After my hike around/to the lake, I could tell that I would be bored here so I asked what time the bus came by in the morning. Humberto told me it would arrive at 5am. I was obviously thrilled. I buried myself in bed--it´s really cold and windy there, as in it was probably in the low 30´s/high 20´s at night, and this is summer for them--around 10 and got up at 4;30am. I quickly packed up my things, woke up their German Shepard, Rambo, and walked out to wait for the bus.
I got impatient after about 10 minutes and decided to start walking in the direction the bus would be going. It was still dark and I could see the stars extremely well in the thin air without light pollution. I walked for about 15 minutes when a voice called out, ¨Hola,¨ from the dark on my left. I could only see the silhouette of a pair of legs and a poncho standing five yards back from the edge of the embankment. The voice seemed friendly enough so I answered, and this is how I met Augustín, farmer and father of six.
He told me that the bus didn´t come until 5:30. We waited together while taking shelter from the wind behind the embankment and discussed our respective families and what kinds of crops (potatoes, etc.) and animals (cows, horses, pigs) he raises. Augustín was born there and has lived there his whole life. His oldest son is 28 and lives in Latacunga, and his oldest daughter is a student in Quito. Anyway, Augustín was one of the nicest people I´ve met here. The bus came just after 5:30 and away we went.

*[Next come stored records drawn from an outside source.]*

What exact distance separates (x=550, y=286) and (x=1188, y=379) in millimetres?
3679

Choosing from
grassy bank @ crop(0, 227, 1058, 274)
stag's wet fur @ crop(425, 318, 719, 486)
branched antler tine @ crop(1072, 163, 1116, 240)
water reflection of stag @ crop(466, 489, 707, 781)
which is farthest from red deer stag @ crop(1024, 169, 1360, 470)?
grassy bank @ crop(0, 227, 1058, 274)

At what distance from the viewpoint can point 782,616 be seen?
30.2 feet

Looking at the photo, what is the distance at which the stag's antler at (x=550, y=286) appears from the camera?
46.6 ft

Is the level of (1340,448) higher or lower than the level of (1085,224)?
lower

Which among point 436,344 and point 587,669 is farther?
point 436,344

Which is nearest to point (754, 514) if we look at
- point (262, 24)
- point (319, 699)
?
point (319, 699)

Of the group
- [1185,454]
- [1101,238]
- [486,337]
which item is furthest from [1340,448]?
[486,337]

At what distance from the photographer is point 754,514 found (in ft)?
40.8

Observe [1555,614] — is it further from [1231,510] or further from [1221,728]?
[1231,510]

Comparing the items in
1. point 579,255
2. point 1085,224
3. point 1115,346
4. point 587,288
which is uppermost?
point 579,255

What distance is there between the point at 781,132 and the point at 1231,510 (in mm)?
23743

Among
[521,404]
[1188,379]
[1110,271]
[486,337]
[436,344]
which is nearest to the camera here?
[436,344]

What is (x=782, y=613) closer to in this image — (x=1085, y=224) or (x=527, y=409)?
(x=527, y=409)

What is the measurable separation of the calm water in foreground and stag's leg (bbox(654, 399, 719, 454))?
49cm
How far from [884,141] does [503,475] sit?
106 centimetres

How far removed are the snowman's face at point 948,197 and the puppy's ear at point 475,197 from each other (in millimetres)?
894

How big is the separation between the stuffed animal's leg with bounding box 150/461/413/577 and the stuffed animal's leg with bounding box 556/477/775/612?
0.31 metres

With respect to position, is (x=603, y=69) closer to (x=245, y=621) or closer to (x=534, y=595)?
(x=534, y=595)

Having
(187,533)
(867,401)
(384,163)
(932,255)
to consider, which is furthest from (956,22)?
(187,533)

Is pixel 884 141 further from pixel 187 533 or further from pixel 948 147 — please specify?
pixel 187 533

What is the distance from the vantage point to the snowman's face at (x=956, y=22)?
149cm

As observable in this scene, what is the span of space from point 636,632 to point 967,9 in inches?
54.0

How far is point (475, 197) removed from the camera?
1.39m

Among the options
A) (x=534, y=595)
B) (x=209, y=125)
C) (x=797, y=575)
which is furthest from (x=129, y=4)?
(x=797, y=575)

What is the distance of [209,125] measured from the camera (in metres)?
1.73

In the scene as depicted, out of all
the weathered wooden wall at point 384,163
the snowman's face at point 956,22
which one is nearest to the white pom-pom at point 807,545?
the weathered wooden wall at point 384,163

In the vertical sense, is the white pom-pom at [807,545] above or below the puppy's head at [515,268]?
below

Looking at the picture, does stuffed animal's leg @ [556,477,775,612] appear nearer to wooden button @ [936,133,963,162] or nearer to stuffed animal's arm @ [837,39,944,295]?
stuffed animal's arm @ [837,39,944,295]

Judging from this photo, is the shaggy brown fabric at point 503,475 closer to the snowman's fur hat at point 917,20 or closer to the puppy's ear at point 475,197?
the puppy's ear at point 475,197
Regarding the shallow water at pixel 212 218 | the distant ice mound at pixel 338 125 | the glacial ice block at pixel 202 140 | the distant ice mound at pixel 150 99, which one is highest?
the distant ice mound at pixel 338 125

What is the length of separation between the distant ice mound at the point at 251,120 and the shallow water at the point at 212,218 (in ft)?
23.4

I caught a bus for Ambato from Latacunga, then to Riobamba, where I am now. I got in at 10:30am and spent the day walking around the city. I had two good meals and set up a mountain biking tour for tomorrow on Chimborazo, Ecuador´s highest mountain. The tour will take all day, and on Saturday Riobamba has a large market--woohoo souvenir shopping. I´ll go to Cuenca on Saturday afternoon, and we´ll see what happens in between. Hasta la próxima vez, adios.